Pak Hendi tertawa, kali ini lebih pendek. "Jangan terburu-buru. Ibu sendiri yang memberikan. Saya sudah banyak membantu waktu keluarga suami Ibu membuang kalian ke sini. Beras, informasi, urusan desa. Semua ada nilainya."
"Bantuan yang diam-diam dibayar dengan gelang dan buku tabungan bukan bantuan."
Wajah laki-laki itu mengeras sesaat. "Ibu belum ingat apa-apa. Sebaiknya jangan menuduh."
Karina menahan pintu dengan satu tangan. "Kalau barang itu pemberian, seharusnya Bapak punya bukti penyerahan. Kalau hanya dititipkan, barangnya tetap milik saya."
"Bukti? Kita tinggal di kampung, bukan kantor polisi."
Pak Hendi melirik rumah tetangga yang gelap, lalu merendahkan suaranya. "Ibu nggak perlu membuat ini jadi urusan orang banyak. Besok datang sendiri saja.
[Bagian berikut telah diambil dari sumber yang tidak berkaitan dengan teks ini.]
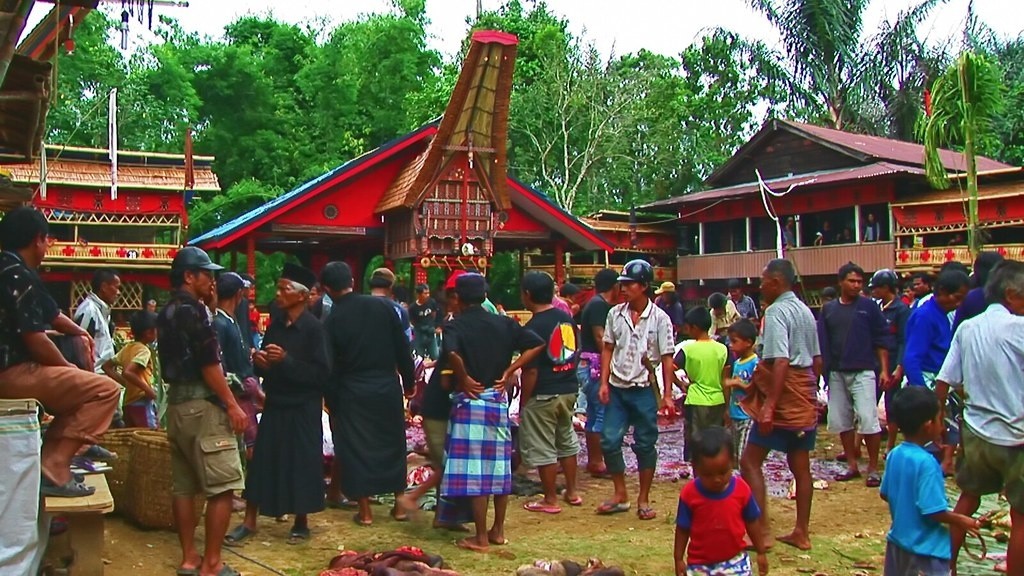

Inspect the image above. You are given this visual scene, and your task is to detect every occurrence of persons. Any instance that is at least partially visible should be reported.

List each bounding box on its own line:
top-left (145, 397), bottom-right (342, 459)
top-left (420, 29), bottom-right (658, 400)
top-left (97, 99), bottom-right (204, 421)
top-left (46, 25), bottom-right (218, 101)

top-left (1, 195), bottom-right (1024, 576)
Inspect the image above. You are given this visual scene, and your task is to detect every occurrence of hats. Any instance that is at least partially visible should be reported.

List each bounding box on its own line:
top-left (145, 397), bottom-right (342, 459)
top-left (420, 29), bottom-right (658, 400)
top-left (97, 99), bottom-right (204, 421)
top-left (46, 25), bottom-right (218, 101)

top-left (171, 244), bottom-right (899, 295)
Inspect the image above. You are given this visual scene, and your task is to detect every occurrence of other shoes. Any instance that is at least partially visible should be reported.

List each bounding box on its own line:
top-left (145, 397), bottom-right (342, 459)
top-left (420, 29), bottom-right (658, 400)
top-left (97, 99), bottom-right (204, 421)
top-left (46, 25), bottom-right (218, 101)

top-left (325, 491), bottom-right (354, 511)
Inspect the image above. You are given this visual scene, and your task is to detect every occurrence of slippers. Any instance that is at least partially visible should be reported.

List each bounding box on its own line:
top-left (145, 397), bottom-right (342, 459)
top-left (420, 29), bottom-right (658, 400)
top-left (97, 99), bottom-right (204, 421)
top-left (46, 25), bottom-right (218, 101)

top-left (594, 499), bottom-right (630, 514)
top-left (560, 488), bottom-right (582, 505)
top-left (456, 536), bottom-right (487, 549)
top-left (836, 452), bottom-right (847, 462)
top-left (488, 538), bottom-right (504, 545)
top-left (70, 445), bottom-right (118, 460)
top-left (40, 480), bottom-right (96, 498)
top-left (354, 512), bottom-right (371, 527)
top-left (214, 562), bottom-right (242, 576)
top-left (390, 508), bottom-right (410, 522)
top-left (287, 526), bottom-right (310, 545)
top-left (865, 475), bottom-right (882, 488)
top-left (523, 500), bottom-right (561, 513)
top-left (591, 468), bottom-right (613, 479)
top-left (69, 460), bottom-right (113, 475)
top-left (69, 454), bottom-right (107, 469)
top-left (835, 470), bottom-right (861, 481)
top-left (177, 555), bottom-right (205, 575)
top-left (638, 504), bottom-right (657, 521)
top-left (224, 525), bottom-right (257, 545)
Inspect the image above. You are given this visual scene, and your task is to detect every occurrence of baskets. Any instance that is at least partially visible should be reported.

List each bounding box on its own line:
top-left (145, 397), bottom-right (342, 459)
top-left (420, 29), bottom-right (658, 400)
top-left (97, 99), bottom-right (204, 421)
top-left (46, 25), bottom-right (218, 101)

top-left (123, 429), bottom-right (208, 533)
top-left (95, 426), bottom-right (151, 514)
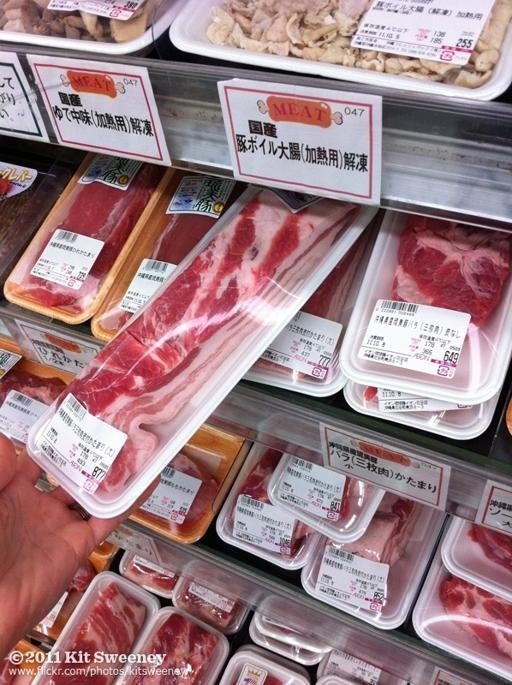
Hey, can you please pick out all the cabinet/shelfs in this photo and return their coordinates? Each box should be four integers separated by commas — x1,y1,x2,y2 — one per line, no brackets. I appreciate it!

Kita bisa menghitung semua bantuan saya tanpa anak-anak ikut mendengar."
"Saya akan datang bersama anak-anak," jawab Karina. "Dan pembicaraan soal milik saya nggak perlu dirahasiakan."
"Justru karena itu Bapak merasa bisa bicara sesuka hati?"
Keheningan di antara mereka terasa lebih dingin daripada angin malam.
Pak Hendi akhirnya tersenyum lagi. "Saya paham sekarang. Ibu dengar kabar suami akan datang, ya? Jadi sudah nggak butuh bantuan orang kampung."
Nama Sebastian tidak disebut, tetapi maksudnya jelas. Laki-laki itu sedang menguji seberapa banyak uang dan perlindungan yang mungkin akan masuk ke rumah ini.
Karina tidak memberinya jawaban.
Pak Hendi mundur dari ambang pintu. "Baiklah. Saya pulang dulu. Kalau berubah pikiran soal Nathan, antar saja besok. Soal barang-barang itu, nanti kita bicarakan baik-baik."
"Tidak perlu nanti."
Pak Hendi berhenti.
Karina mengingat gelang di telapak tangannya yang asing, buku tabungan yang berpindah, dan sorot takut Nathan ketika laki-laki itu menyebut belajar berdua.
"Barang itu bukan hak Bapak. Besok saya ambil kembali."
Ia menutup pintu.
Melalui celah kayu, senyum Pak Hendi lenyap. Laki-laki itu berdiri beberapa detik di halaman dengan wajah gelap sebelum langkahnya akhirnya menjauh.